Initiatives with market-wide impacts include:

  • the implementation of rule changes relating to the economic regulation of gas transmission pipelines following the COAG Energy Council accepting most of the recommendations contained in the Australian Energy Market Commission’s review that was tabled in July 2018;
  • the WA Government’s electricity industry reform program which focuses on system security, and particularly the ability of GPG’s suitability to participate in a reformed market which require them to ramp-up quickly to meet demand;
  • the Security of Critical Infrastructure Act 2018 (Cth), particularly the additional steps that are now involved in transferring the ownership and operation of gas processing, storage and transmission infrastructure.

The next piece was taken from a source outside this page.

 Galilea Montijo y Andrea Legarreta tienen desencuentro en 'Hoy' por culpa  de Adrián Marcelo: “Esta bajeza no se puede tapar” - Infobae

The GSOO for the east coast only identifies short term uncertainties that may affect the supply-demand balance (although many of the factors identified in the west coast GSOO also have application on the east coast). These include:

  • variable drivers of GPG demand, including the impact of reduced wind and solar output caused by weather volatility, reduced rainfall affecting hydro generation, extended unavailability of ageing coal-fired generation, reduced availability of coal volumes, the return to service of the Tamar Valley gas-fired power station, delays in the commissioning of committed renewables generation and the use of the Gas Supply Guarantee to address peak demand in the NEM;
  • residential, commercial and industrial consumption being affected by weather variations (eg an unusually cold winter in Victoria) or economic shocks affecting trade exposed businesses;
  • the performance of coal seam gas wells in Queensland being lower than expected;
  • a faster than expected decline in southern production; and
  • an unexpected failure of gas critical infrastructure.

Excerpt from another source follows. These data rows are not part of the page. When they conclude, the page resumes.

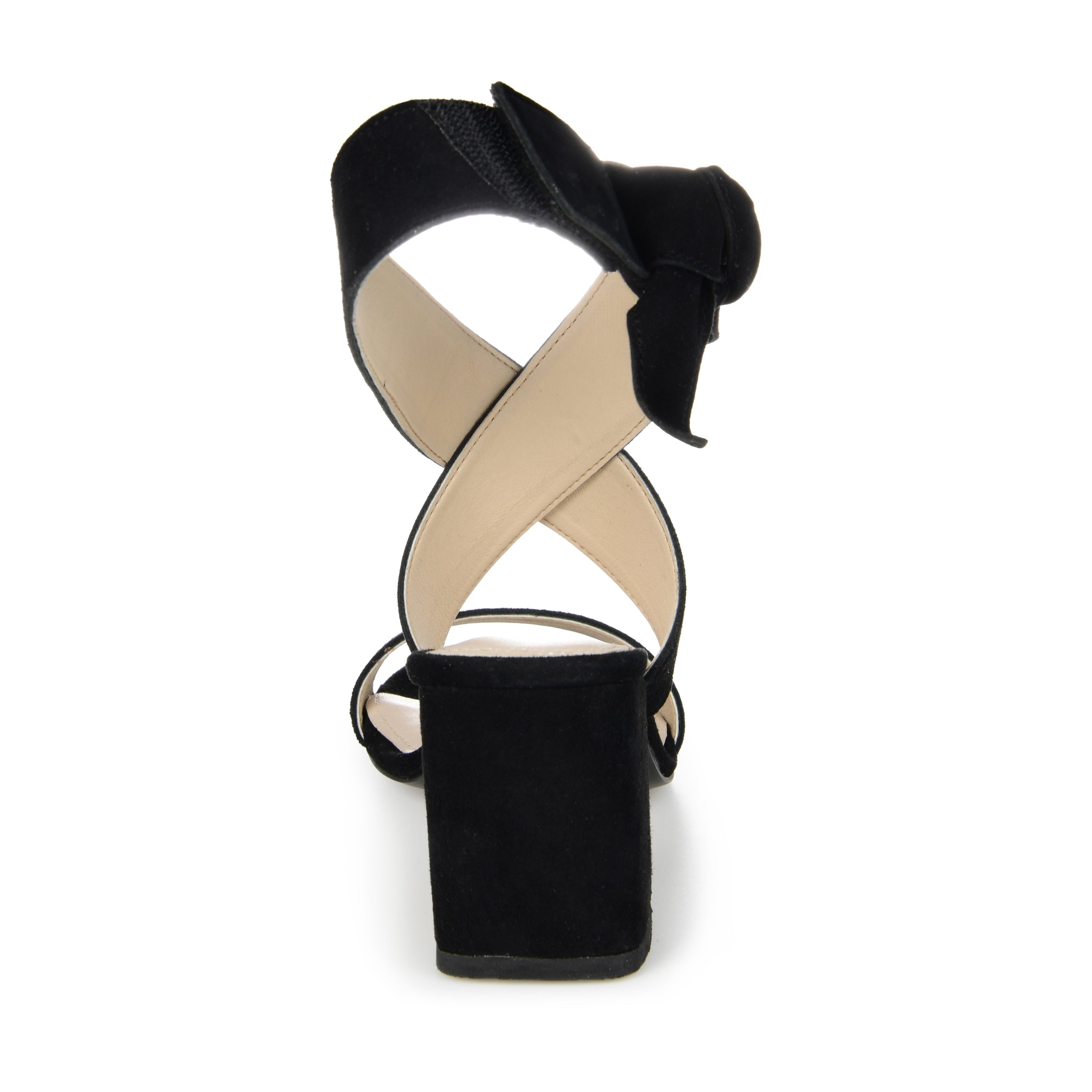 Женские туфли-лодочки Journee Signature Tru Comfort Foam Hether из натуральной кожи, черный — фото 3
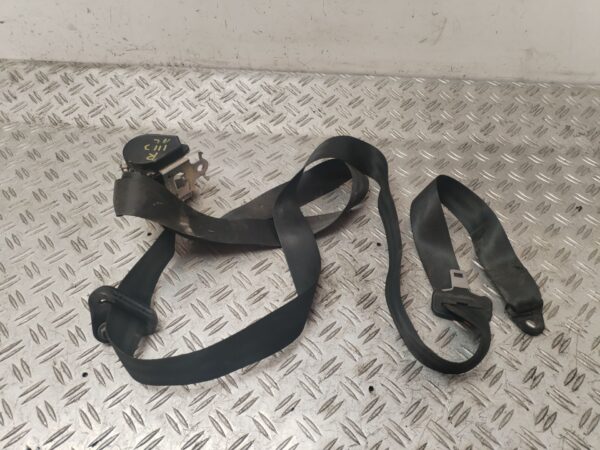 CINTURON SEGURIDAD DELANTERO DERECHO 130655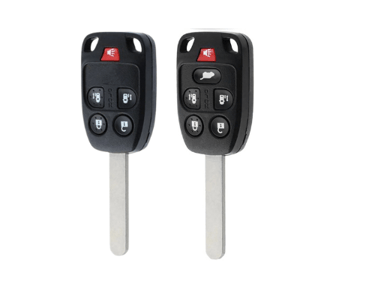 Honda Odyssey Break resistant remote head keys 215 Car Keys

Despite the differences between the two markets, the two markets contract on very similar terms and conditions. It was not that long ago that a tight market existed in Western Australia (indeed, this was partly the impetus for the Carpenter Labor government’s introduction of the WA domestic gas reservation policy) that ushered in contractual terms that are now witnessed on the east coast, such as:

  • much shorter contractual terms, which has inevitably lead to larger gas buyers buying gas on a portfolio basis which might include a mix of firm and interruptible term contracts and spot market trading
  • less flexibility in load factors, seasonal variances, take-or-pay obligations and gas banking rights, which need to be managed through portfolios, utilisation of gas storage, gas transportation delivery point flexibility and in-pipe trades
  • limited seller liability for delivery failures

While oil-linked pricing is still evident on both sides of the country, particularly on the east coast where there is much greater linkage of domestic gas prices to the LNG export price as evidenced by regulatory attempts to publish net-back prices at Wallumbilla, the volatility of the oil price in recent years has seen CPI-indexed prices return to prominence in some domestic gas contracts.

There is no doubt that gas pricing pressures are much more evident on the east coast and this naturally makes for more difficult contract negotiations. How this changes over the coming years will depend on the regulatory and market responses to the forthcoming shortfalls.